The inode metadata attached to each file and directory in the traditional UFS file system includes: 1) File size 2) Modification (ls -l), access (ls -lu)  and inode change (ls -lc) times 3) File ownership information 4) Permissions and 5) Pointers to data blocks containing actual file data. Much of this information can be displayed with the various options of the UNIX command ls. UFS inodes are 128 bytes each and are grouped together in control blocks set up at the time the file system is created. As a result, when you run out of inodes on a UFS file system, you cannot add more files. UFS file systems write to the disk in “data blocks” of 8k each. Data blocks are the minimum amount of disk space normally allocated to a write, and are therefore the minimum size of a file. Data blocks are the UFS version of a Disk Allocation Unit or DAU. A Disk Allocation Unit is the size of an I/O write to a file system.

 

UFS file systems are not particularly efficient, especially for large writes. They can be configured to improve performance, but the basic control structures associated with UFS cylinder groups, namely the backup superblocks, cylinder group blocks and inode table, are scattered throughout the disk, so the disk's write heads must be repositioned multiple times if a write extends past a single cylinder group. The need to update at least three control structures with every disk write also slows down the write process, and these updates cannot be done in parallel with data writes, since metadata shares disk space with data. If you want good performance for large writes and reads, it makes sense to use a file system with a simpler disk layout than that of a UFS file system, and even to segregate metadata from data so that metadata and data can be updated in parallel. The 8k write size of the UFS file system made sense at one time, but for writes of the large files commonly used now, they use up an unnecessarily large amount of processing overhead.

 

The New: SAM-FS/QFS File Systems

 

The basic and high performance disk-based file systems available with the SAM-FS product have simplified metadata. The only major file system control structures for the disk-based file system are superblocks, located at the beginning of the disk, and inodes, held in a file called .inodes and located under the file system mount point. They also have DAUs of configurable size, which allow you to tune the performance of your file system writes to your file characteristics.

__Try it__
From the UFS and SAM-FS/QFS file systems text, give again everything from "The basic and" down to "your file characteristics.".

__Data__

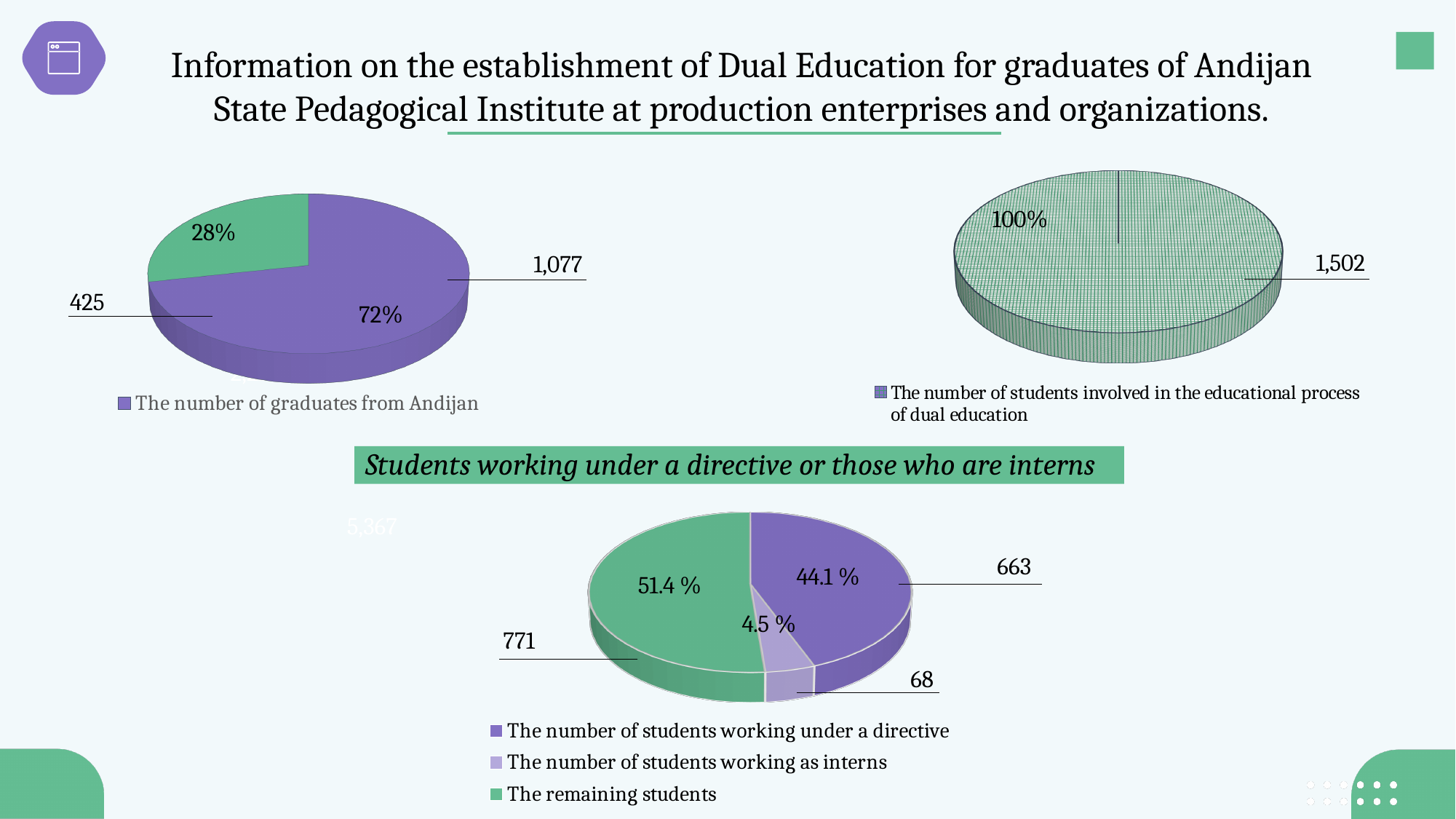
In the bottom chart titled 'Students working under a directive or those who are interns', what is the value for the number of students working as interns? 68 In the bottom chart titled 'Students working under a directive or those who are interns', what is the difference between the remaining students and the students working under a directive? 108 In the bottom chart titled 'Students working under a directive or those who are interns', what percentage share is shown for students working as interns? 4.5 % In the top-left pie chart, what value is shown for the green slice labelled 28%? 425 In the bottom chart titled 'Students working under a directive or those who are interns', what is the value for the number of students working under a directive? 663 In the bottom chart titled 'Students working under a directive or those who are interns', what percentage share is shown for the remaining students? 51.4 % In the bottom chart titled 'Students working under a directive or those who are interns', what is the value for the remaining students? 771 In the top-left pie chart, what value is shown for the purple slice labelled 72%? 1,077 In the bottom chart titled 'Students working under a directive or those who are interns', which category has the smallest slice? The number of students working as interns In the top-right pie chart, what value is shown for the slice labelled 100%? 1,502 How many entries does the legend of the bottom chart titled 'Students working under a directive or those who are interns' list? 3 In the bottom chart titled 'Students working under a directive or those who are interns', which category has the largest slice? The remaining students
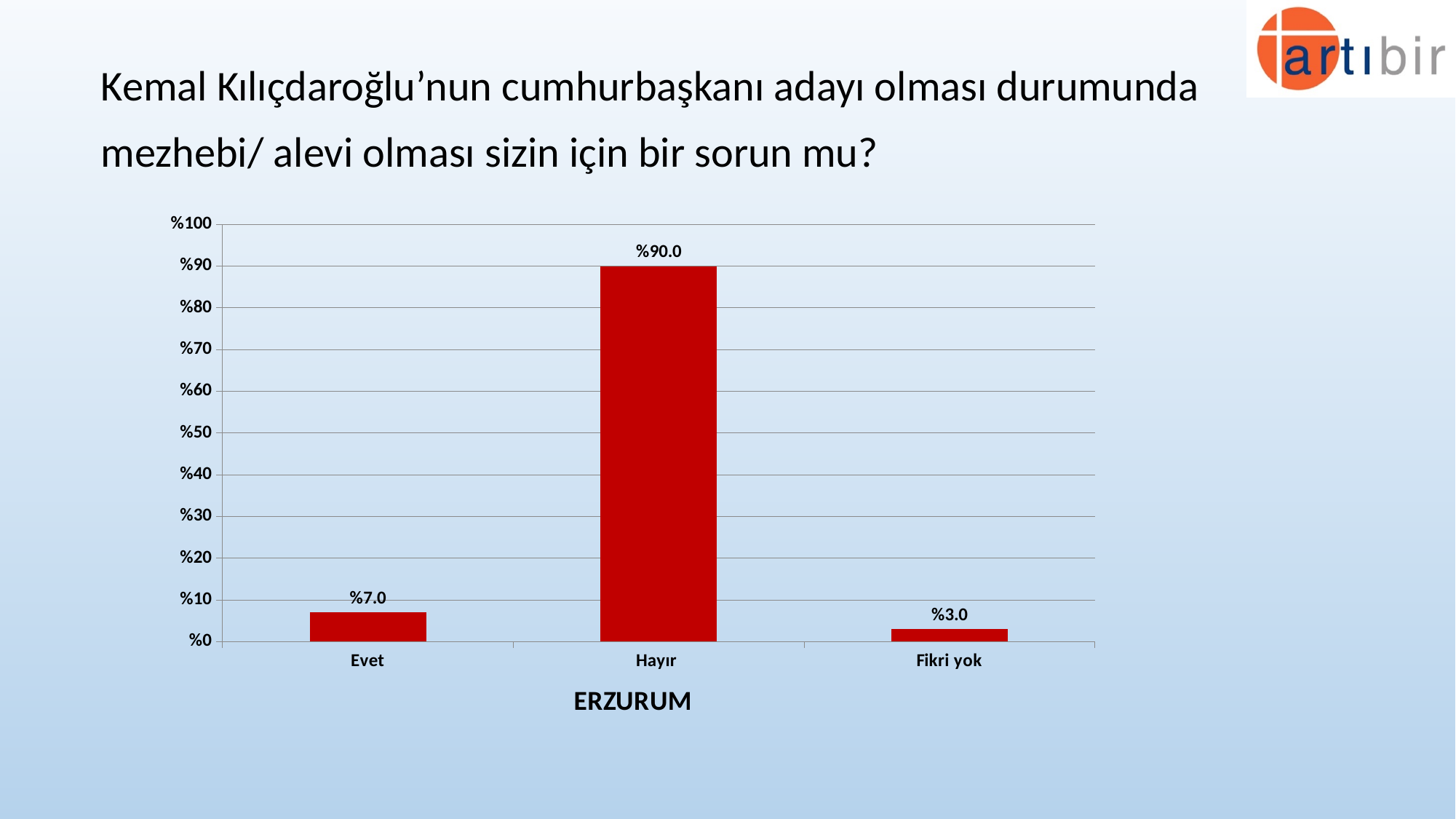
Is the value for Hayır greater or less than %50? greater What is the difference between the values for Evet and Fikri yok? %4.0 What label appears below the x axis of the chart? ERZURUM What is the value for Evet? %7.0 How many categories are shown on the x axis? 3 Which category has the highest value? Hayır What is the value for Fikri yok? %3.0 Which category has the lowest value? Fikri yok What is the value for Hayır? %90.0 Which is larger, the value for Evet or the value for Fikri yok? Evet What is the difference between the values for Hayır and Evet? %83.0 What kind of chart is shown on the slide? bar chart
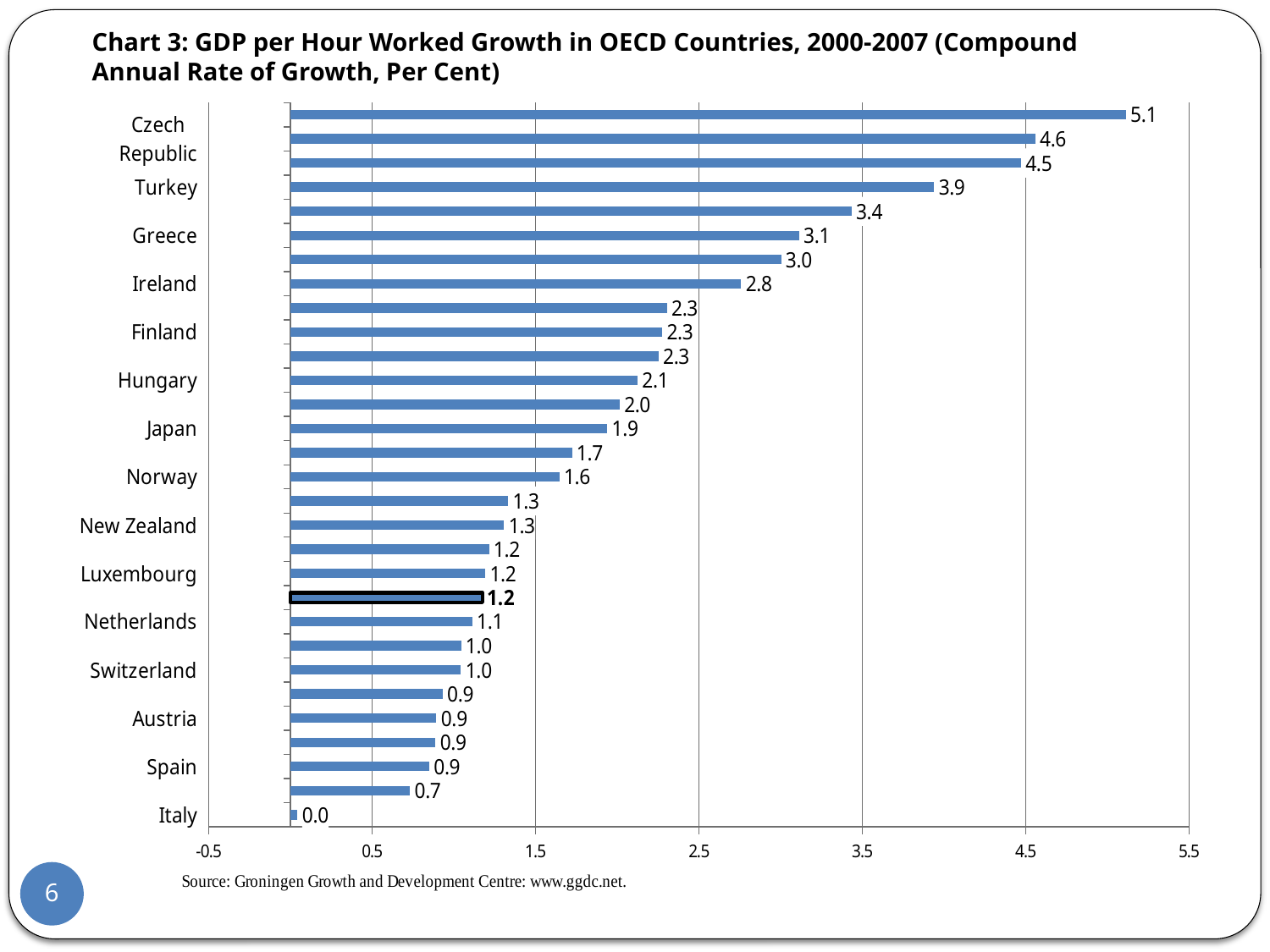
What is the highest value shown on the chart? 5.1 What is the value for Greece? 3.1 What is the value for Ireland? 2.8 Which is larger, the value for Ireland or the value for Japan? Ireland Which labelled country has the lowest value? Italy What is the value for Japan? 1.9 What is the value for Italy? 0.0 How many bars are plotted on the chart? 30 What kind of chart is shown on the slide? bar chart What is the value of the bar outlined in black? 1.2 What is the difference between the values for Turkey and Greece? 0.8 What is the value for Turkey? 3.9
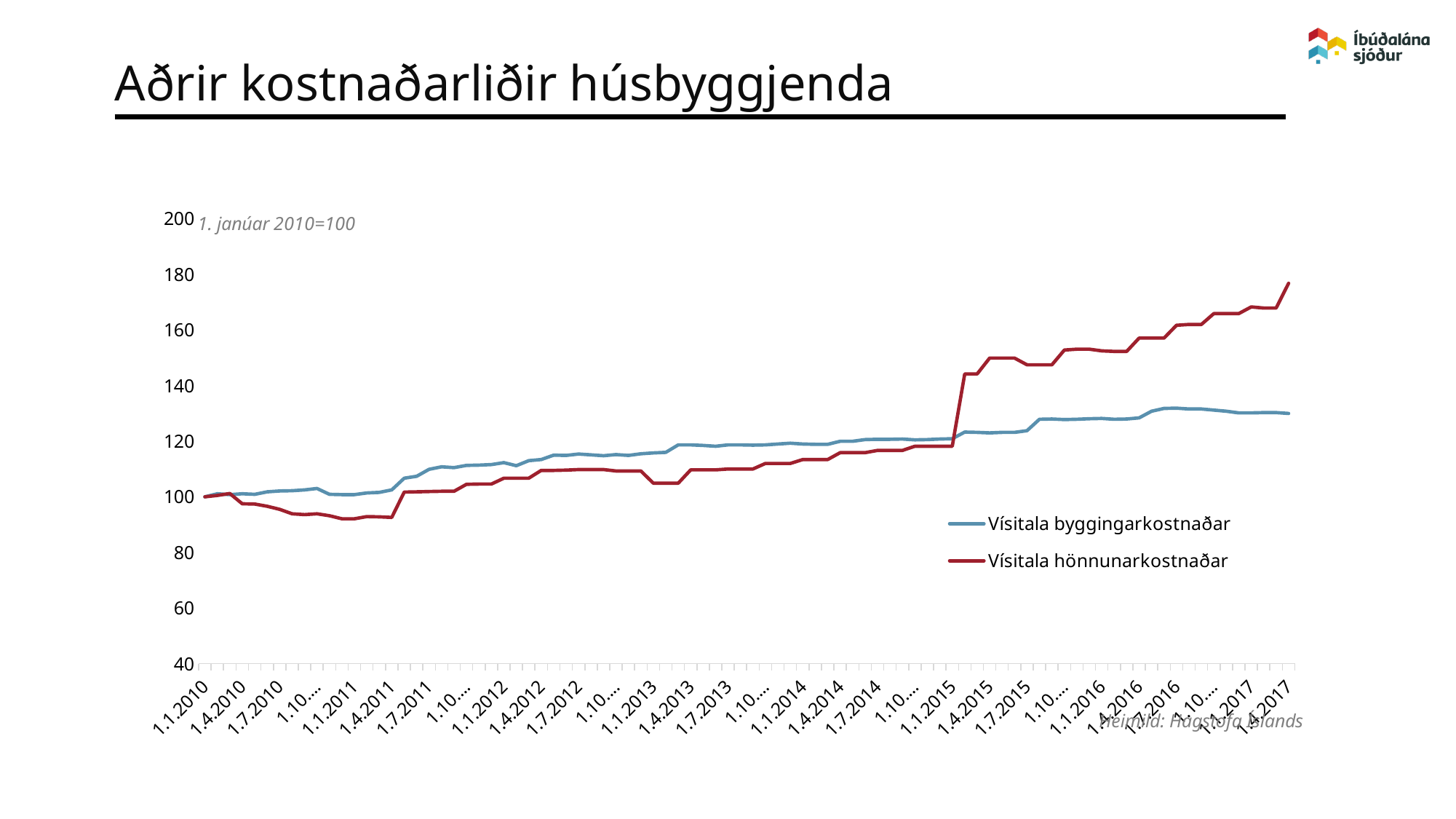
Is the value of Vísitala hönnunarkostnaðar at 1.1.2011 greater or less than 100? less Is the value of Vísitala hönnunarkostnaðar at 1.4.2015 greater or less than 140? greater What kind of chart is shown on the slide? line chart What colour is the line for Vísitala hönnunarkostnaðar? red Which series has the higher value at 1.1.2011, Vísitala byggingarkostnaðar or Vísitala hönnunarkostnaðar? Vísitala byggingarkostnaðar Is the value of Vísitala hönnunarkostnaðar at 1.1.2017 greater or less than 160? greater What is the value of Vísitala byggingarkostnaðar at 1.1.2010? 100 Which series has the higher value at 1.1.2017, Vísitala byggingarkostnaðar or Vísitala hönnunarkostnaðar? Vísitala hönnunarkostnaðar Does Vísitala hönnunarkostnaðar rise or fall overall from 1.1.2010 to 1.1.2017? rise How many series does the legend list? 2 What is the title of the chart on the slide? Aðrir kostnaðarliðir húsbyggjenda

__Your solution__
The basic and high performance disk-based file systems available with the SAM-FS product have simplified metadata. The only major file system control structures for the disk-based file system are superblocks, located at the beginning of the disk, and inodes, held in a file called .inodes and located under the file system mount point. They also have DAUs of configurable size, which allow you to tune the performance of your file system writes to your file characteristics.